For example, when our S3 K8S operator is creating a new bucket, the operator creates a configmap and a secret that become available in the K8S namespace:

The best solution is that plik is able to use these predefined environment variables by the following deployment syntax:

- name: PLIKD_DATA_BACKEND_CONFIG_ENDPOINT
  valueFrom:
    configMapKeyRef:
      name: <bucket-name>-configmap
      key: BUCKET_HOST
- name: PLIKD_DATA_BACKEND_CONFIG_ACCESS_KEY_ID
  valueFrom:
    secretKeyRef:
      name: <bucket-name>-secret
      key: AWS_ACCESS_KEY_ID
[...]
# and so on for all other variables
mattjhammond commented 1 year ago

I've been trying to get an AWS S3 backend working unsuccessfully. I'm not sure what the Endpoint should be set to, should Prefix be set?

Endpoint = "127.0.0.1:9000"
AccessKeyID = "mykey"

Required actions
A) Answer these questions about the plik S3 backend thread:
(i) What two things does the S3 K8S operator create in the namespace when it makes a new bucket?
(ii) Which key from the configmap supplies the value for PLIKD_DATA_BACKEND_CONFIG_ENDPOINT?
(iii) What Endpoint value does mattjhammond's comment show?
B) Write a continuation of the plik S3 backend thread, picking up after its last line.

Data excerpt

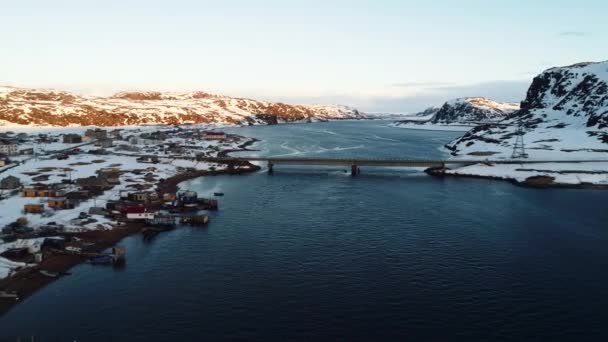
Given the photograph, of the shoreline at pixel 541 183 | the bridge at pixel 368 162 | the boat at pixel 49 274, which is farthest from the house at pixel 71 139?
the boat at pixel 49 274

The responses
A)
(i) A configmap and a secret.
(ii) BUCKET_HOST.
(iii) "127.0.0.1:9000".

B)
SecretAccessKey = "mysecretkey"
Bucket = "mytestbucket"
Location = "us-east-1"
Prefix = ""
UseSSL = true
PartSize = 16000000 #// Chunk size when file size is not known. (default to 16MB)
                    #// Multiply by 10000 to get the max upload file size (max upload file size 160GB)
SSE = "S3"  #// the following encryption methods are available :

unable to start Plik server : unable to initialize data backend : unable to check if bucket mytestbucket exists : Get "https://127.0.0.1:9000/mytestbucket/?location=": dial tcp 127.0.0.1:9000: connect: connection refused

bodji commented 1 year ago

The endpoint is the AWS url.

You should find one corresponding to the zone you want here : https://docs.aws.amazon.com/general/latest/gr/s3.html

Let us know if you made any progress

mattjhammond commented 1 year ago

@bodji Thanks for the endpoint assistance, the service is working now!

oupala commented 1 year ago

@mattjhammond Next time, please open a new issue as your issue is not the same as the one in the title. One thread = one subject => clean language.